Given text
Lawmakers and environmental advocates have issued a sharply worded attack on the Platte River Power Authority’s efforts to meet greenhouse gas reduction targets, demanding to know whether the northern Colorado utility plans to meet the deadlines in a 2023 law they wrote. 

The authority, which provides power to city utilities for Fort Collins, Longmont, Loveland and Estes Park covering 350,000 residents, “set out to be one of the state’s most ambitious pursuers of clean energy but now it feels like those were empty promises,” Colorado Sierra Club spokesperson Noah Rott said. 

The club and lawmakers who sponsored a 2023 law on greenhouse gas emissions reduction said they fear Platte River Power is “overcommitted” to coal and natural gas generation, and is delaying for too long real efforts to reach 80% carbon reductions by a statewide target of 2030. Sens. Lisa Cutter, D-Littleton, and Faith Winter, D-Westminster, and Reps. Cathy Kipp, D-Fort Collins, and Mike Weissman, D-Aurora, among others, signed a letter warning the authority to do better or risk violating their 2023 law.

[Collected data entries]

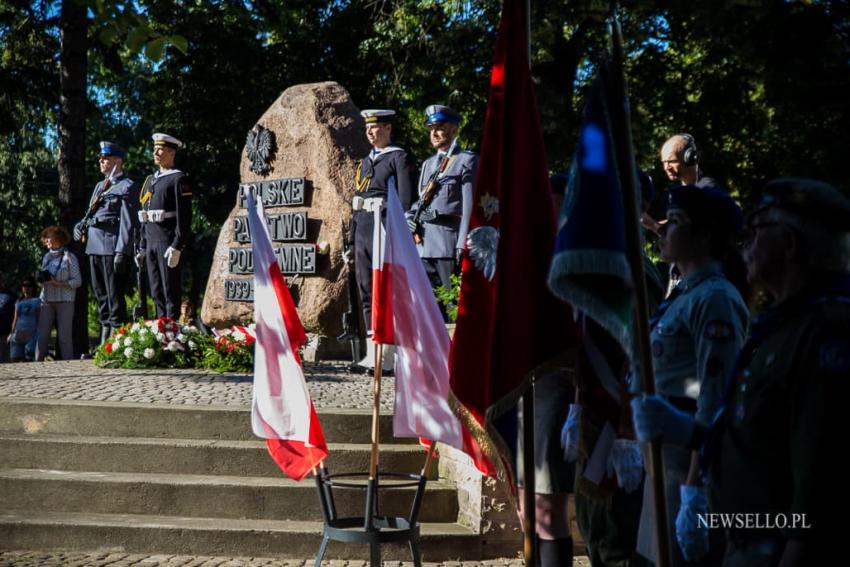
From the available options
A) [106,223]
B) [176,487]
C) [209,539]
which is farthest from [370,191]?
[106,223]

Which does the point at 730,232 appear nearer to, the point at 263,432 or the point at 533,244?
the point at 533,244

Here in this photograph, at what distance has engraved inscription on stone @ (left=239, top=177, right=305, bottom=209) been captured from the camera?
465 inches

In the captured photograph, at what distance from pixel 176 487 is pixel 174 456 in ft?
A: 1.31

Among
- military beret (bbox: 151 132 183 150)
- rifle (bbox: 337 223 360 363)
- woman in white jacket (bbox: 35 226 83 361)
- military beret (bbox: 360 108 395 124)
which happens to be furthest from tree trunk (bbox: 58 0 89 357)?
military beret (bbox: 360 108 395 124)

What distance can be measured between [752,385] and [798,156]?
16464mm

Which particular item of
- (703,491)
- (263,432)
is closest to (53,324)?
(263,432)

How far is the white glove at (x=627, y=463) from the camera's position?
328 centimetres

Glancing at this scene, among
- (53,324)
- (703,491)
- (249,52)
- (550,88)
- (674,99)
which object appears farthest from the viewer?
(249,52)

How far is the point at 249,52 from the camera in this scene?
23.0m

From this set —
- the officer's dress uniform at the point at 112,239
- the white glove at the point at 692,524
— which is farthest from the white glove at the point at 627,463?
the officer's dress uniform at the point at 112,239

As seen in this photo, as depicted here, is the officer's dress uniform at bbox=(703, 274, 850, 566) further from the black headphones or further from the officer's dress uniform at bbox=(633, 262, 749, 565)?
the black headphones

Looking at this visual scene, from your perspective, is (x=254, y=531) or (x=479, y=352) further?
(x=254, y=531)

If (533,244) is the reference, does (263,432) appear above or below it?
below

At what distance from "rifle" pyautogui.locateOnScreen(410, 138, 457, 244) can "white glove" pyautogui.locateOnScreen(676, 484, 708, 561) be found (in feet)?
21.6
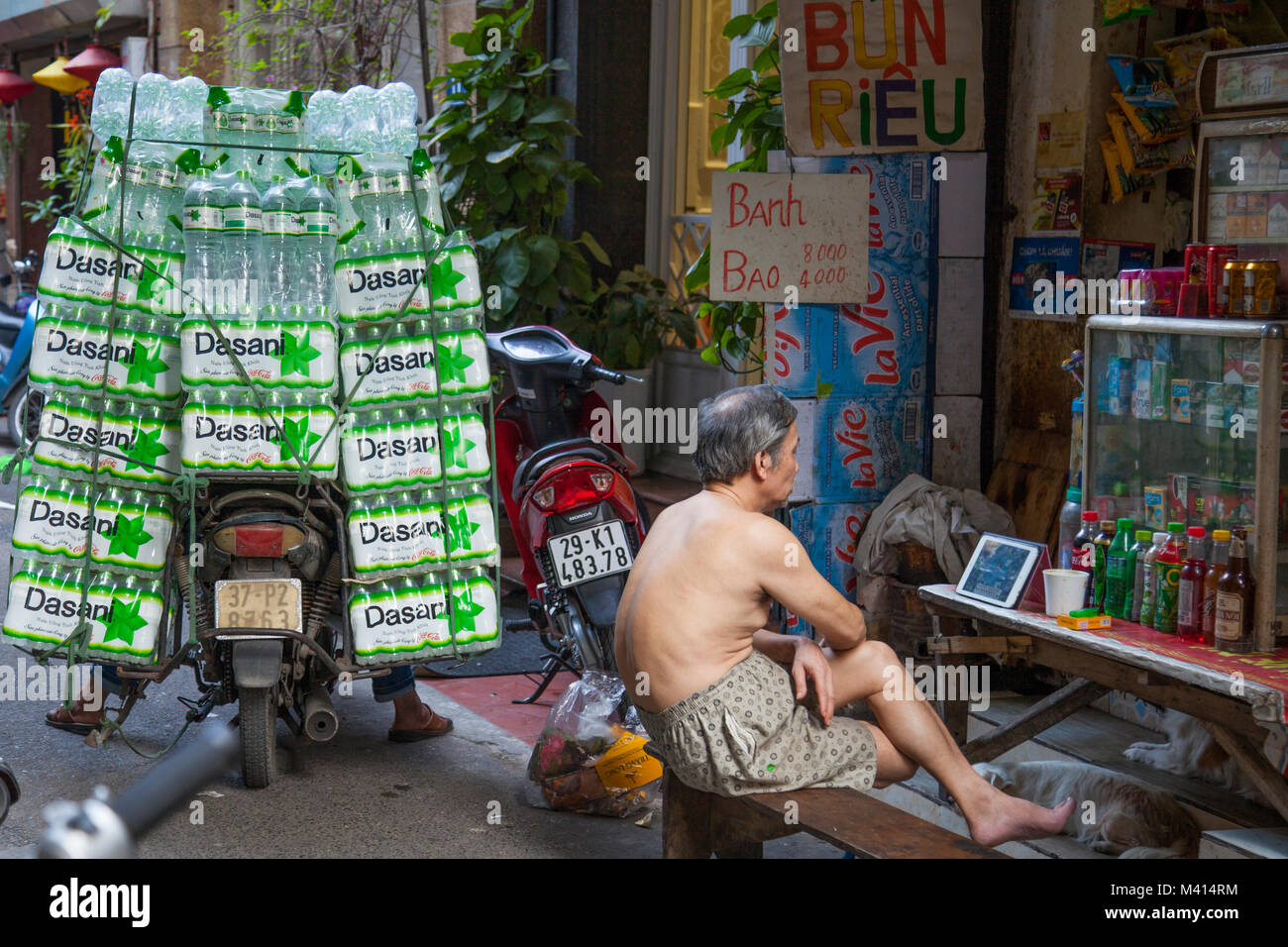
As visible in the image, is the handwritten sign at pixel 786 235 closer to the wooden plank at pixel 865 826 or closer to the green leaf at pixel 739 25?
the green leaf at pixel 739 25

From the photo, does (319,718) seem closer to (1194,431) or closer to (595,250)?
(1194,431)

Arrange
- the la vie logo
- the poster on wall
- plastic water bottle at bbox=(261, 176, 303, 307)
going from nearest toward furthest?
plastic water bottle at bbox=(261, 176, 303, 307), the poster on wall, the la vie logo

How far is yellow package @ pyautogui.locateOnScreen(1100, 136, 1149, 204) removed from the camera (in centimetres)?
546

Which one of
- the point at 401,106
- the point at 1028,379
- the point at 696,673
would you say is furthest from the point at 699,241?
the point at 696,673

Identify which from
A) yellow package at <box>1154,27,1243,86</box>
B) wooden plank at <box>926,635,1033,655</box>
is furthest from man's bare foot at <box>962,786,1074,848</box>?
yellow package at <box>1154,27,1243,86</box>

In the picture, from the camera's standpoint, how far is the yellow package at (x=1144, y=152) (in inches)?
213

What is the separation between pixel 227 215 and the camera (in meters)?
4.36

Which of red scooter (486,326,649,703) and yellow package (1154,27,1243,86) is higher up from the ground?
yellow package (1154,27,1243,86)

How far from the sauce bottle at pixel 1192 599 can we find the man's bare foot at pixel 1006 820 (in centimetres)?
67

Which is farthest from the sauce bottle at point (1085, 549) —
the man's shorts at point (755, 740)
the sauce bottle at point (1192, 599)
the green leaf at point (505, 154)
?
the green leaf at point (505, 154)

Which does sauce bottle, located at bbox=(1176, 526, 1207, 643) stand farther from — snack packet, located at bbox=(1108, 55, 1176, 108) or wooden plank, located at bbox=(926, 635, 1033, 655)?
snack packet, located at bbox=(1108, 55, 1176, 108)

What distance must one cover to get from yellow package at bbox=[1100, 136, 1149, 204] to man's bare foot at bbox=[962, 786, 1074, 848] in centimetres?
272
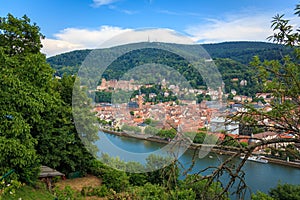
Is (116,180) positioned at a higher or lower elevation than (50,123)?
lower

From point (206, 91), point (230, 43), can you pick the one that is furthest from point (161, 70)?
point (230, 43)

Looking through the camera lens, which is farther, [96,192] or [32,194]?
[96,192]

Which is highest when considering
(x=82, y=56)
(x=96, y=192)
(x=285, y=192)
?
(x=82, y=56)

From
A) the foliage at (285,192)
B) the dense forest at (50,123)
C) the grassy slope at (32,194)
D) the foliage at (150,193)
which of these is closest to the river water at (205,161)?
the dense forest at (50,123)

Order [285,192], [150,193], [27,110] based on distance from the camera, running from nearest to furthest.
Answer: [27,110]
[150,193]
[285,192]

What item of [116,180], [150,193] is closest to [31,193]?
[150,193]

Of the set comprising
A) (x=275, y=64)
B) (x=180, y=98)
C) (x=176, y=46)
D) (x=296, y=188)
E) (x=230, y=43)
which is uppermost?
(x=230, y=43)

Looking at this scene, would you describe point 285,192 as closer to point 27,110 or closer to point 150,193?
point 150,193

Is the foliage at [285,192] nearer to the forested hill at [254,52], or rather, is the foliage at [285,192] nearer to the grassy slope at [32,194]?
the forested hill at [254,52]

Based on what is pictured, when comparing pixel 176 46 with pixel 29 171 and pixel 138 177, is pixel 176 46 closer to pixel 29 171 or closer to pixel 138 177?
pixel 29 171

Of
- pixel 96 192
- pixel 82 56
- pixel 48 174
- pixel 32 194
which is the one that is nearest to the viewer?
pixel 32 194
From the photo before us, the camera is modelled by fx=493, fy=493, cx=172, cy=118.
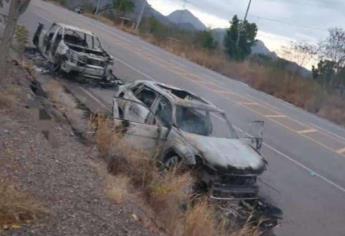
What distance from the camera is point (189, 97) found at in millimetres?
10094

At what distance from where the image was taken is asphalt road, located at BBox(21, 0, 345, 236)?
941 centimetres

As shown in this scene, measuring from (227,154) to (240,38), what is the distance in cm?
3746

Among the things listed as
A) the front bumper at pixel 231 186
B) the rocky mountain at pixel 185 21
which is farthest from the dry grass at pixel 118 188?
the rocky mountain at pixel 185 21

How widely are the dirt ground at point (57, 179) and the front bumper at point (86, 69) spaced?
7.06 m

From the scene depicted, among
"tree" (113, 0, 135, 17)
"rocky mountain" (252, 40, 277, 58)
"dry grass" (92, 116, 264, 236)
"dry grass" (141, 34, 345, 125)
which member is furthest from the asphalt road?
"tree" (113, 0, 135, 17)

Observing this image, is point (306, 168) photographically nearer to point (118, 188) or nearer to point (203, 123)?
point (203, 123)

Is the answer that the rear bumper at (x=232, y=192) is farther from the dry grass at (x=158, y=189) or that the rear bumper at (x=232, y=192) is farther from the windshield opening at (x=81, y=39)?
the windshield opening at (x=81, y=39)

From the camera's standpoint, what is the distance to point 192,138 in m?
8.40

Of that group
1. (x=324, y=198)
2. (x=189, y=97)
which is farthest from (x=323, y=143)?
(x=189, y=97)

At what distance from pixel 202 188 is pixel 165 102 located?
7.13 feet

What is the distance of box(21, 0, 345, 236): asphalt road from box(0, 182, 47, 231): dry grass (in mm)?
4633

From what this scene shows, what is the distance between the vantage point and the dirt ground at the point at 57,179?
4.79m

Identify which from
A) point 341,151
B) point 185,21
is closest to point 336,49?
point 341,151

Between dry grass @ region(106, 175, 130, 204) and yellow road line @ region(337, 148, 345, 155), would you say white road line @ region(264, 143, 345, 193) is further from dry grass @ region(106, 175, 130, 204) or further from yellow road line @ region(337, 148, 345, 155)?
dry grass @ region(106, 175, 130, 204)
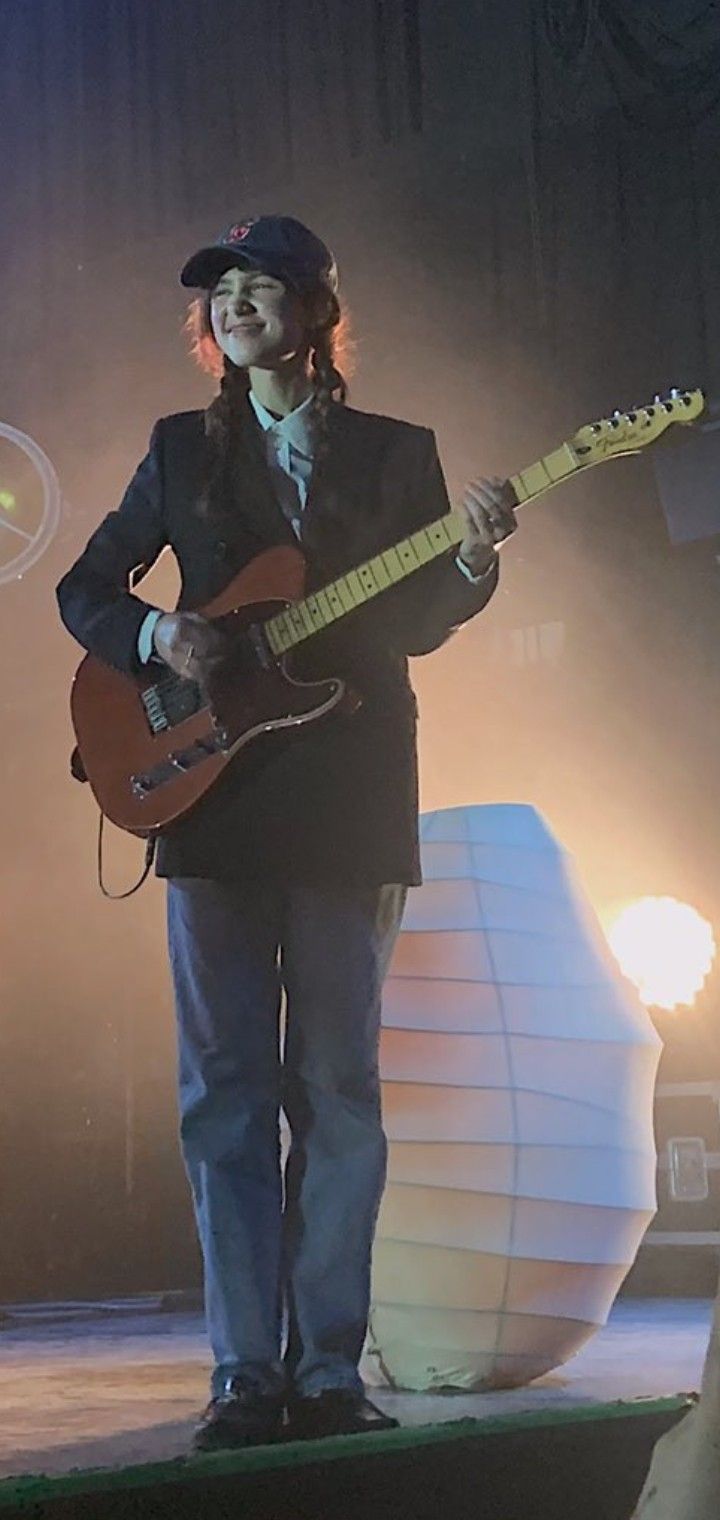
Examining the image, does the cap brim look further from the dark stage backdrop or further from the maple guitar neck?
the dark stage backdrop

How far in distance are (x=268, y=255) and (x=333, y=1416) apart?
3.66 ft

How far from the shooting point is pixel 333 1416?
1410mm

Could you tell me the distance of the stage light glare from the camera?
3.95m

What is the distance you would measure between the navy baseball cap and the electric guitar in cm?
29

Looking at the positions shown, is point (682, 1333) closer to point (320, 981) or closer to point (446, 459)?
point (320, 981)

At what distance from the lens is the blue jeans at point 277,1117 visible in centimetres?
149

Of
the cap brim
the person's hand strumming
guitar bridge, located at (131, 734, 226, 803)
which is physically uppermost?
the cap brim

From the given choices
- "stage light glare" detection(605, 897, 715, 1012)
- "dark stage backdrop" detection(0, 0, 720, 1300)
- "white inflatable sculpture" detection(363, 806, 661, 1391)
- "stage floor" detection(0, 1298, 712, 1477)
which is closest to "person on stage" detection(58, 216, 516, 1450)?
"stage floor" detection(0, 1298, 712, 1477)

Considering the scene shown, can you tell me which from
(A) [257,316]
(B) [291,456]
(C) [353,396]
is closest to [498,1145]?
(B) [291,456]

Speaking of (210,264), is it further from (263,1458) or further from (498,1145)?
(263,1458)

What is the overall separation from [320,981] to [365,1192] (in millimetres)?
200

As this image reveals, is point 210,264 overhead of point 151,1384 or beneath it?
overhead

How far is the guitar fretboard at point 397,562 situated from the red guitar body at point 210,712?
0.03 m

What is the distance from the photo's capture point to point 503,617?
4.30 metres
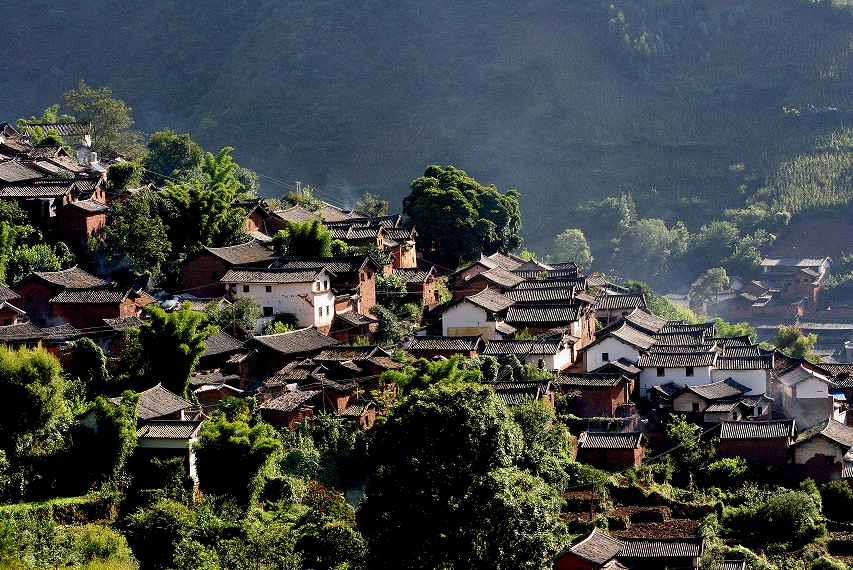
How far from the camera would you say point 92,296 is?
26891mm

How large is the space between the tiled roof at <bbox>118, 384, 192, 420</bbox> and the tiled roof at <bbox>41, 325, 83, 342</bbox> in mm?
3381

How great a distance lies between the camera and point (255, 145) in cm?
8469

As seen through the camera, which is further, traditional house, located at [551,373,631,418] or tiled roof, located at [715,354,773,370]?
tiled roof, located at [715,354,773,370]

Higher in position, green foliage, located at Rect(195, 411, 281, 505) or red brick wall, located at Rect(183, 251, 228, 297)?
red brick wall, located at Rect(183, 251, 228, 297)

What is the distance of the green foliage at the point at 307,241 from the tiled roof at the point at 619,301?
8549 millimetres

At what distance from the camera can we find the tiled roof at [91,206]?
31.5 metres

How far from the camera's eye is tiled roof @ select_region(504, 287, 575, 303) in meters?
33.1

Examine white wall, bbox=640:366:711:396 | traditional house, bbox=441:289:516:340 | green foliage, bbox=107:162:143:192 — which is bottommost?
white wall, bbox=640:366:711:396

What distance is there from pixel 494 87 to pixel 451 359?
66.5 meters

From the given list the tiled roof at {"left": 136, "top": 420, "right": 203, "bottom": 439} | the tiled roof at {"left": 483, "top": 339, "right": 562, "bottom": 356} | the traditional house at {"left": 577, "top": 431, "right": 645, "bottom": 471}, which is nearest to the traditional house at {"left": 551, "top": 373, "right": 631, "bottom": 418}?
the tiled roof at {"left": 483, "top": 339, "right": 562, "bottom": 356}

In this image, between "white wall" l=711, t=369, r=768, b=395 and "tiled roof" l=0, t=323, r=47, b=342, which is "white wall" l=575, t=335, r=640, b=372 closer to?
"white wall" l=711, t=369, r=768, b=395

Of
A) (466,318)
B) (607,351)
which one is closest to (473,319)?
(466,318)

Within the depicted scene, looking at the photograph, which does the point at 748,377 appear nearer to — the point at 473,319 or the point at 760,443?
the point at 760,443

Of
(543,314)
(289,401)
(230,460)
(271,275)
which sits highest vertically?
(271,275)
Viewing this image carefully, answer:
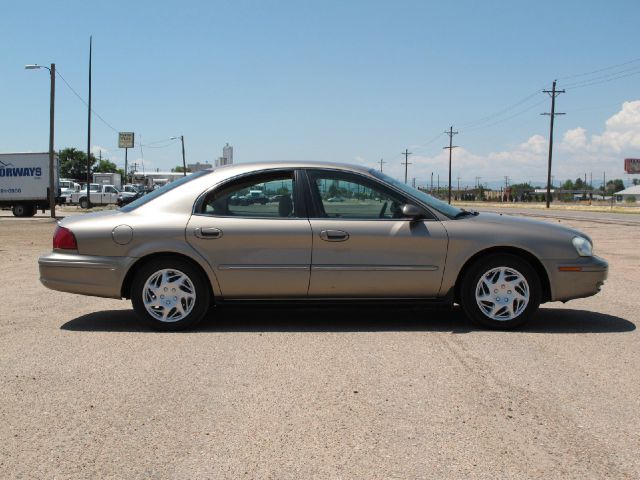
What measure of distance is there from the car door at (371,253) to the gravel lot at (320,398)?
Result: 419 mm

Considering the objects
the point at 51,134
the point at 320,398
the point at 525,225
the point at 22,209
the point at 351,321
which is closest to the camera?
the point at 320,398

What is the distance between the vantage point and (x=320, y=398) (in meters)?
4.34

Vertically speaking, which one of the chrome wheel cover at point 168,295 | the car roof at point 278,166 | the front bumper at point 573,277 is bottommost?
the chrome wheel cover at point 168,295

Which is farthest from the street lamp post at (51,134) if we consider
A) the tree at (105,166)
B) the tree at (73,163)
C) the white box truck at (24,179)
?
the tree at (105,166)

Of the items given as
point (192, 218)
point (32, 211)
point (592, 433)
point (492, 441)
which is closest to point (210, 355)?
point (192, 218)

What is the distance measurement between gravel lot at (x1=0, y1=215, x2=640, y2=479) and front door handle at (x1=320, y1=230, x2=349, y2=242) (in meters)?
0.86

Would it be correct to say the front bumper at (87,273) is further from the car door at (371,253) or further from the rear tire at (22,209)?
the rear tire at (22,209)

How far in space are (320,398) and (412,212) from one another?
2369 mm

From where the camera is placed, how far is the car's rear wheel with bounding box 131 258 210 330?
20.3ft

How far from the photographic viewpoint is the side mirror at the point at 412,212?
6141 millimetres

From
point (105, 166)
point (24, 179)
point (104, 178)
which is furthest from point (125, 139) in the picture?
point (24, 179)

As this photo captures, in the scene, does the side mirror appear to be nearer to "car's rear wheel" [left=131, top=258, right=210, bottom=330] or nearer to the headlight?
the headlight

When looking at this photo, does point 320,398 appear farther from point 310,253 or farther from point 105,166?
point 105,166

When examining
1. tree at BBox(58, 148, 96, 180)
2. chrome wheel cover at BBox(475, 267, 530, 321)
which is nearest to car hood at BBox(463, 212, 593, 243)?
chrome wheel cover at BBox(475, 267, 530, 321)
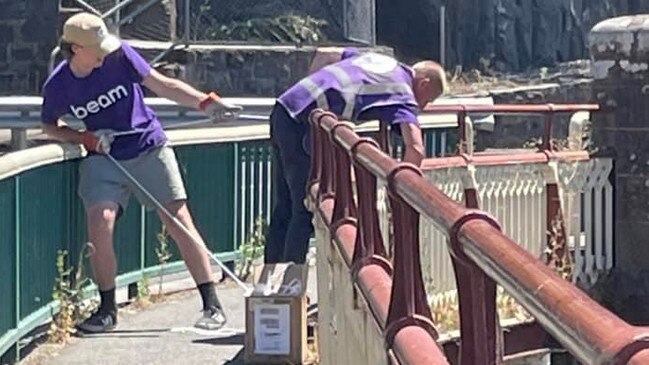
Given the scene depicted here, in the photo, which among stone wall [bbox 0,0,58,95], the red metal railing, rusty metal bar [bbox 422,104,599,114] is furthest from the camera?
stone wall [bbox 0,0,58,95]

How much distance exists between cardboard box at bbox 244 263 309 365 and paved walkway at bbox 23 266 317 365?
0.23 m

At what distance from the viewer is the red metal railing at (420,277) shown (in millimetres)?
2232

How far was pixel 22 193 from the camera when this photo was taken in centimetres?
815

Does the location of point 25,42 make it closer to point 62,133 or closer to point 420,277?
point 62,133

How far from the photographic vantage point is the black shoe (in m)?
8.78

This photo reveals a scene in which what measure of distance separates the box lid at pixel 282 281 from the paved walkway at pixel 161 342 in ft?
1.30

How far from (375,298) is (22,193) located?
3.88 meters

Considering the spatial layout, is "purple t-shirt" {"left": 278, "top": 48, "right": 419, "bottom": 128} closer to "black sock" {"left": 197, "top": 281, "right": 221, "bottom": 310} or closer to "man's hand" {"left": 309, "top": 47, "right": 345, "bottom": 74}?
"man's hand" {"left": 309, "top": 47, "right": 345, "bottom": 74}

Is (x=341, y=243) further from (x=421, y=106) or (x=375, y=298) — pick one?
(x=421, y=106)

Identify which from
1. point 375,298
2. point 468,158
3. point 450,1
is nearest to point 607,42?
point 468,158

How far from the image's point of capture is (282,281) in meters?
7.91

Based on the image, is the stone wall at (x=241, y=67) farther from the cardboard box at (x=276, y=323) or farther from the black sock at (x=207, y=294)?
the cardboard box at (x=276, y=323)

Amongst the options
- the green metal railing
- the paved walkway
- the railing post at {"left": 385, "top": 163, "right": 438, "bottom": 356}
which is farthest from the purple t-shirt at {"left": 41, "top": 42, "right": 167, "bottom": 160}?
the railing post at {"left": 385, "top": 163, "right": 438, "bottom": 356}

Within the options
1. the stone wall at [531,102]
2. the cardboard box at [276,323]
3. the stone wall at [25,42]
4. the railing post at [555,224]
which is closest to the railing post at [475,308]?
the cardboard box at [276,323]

Task brief
Pick up the piece on Platte River Power Authority and its carbon reduction targets right after its final sentence, and write the next part.

Final result
The power authority, whose board is made up of the mayors of the four cities served, responded Wednesday with its own letter saying, in effect, we’re working on it, and that the utility remains committed to its ambitious climate goals despite severe limitations other major power companies don’t face. 

“Platte River fully advocates for a clean energy future, but we need to do it in a way that is responsible, and that maintains the reliability that we owe the customers that we serve,” spokesperson Javier Camacho said. “We have a team of experts and we work with other experts in the field to make these trajectories, and we are absolutely confident that we are going to not just meet but surpass the 80% state mandate by 2030.” 

Nevertheless, the advocacy coalition is adamant in singling out PRPA, saying the northern Colorado provider is “dead last” among the six major state utilities — including Xcel Energy — that have filed clean energy plans for reducing carbon emissions.

“We’re not aware of another utility in Colorado that gets so much of its energy from coal today,” Sierra Club attorney Matt Gerhart said. “So they need to either build new wind and solar or they need to contract for the wind and solar from other facilities. These are the things that all the other Colorado utilities are doing. It’s not rocket science.”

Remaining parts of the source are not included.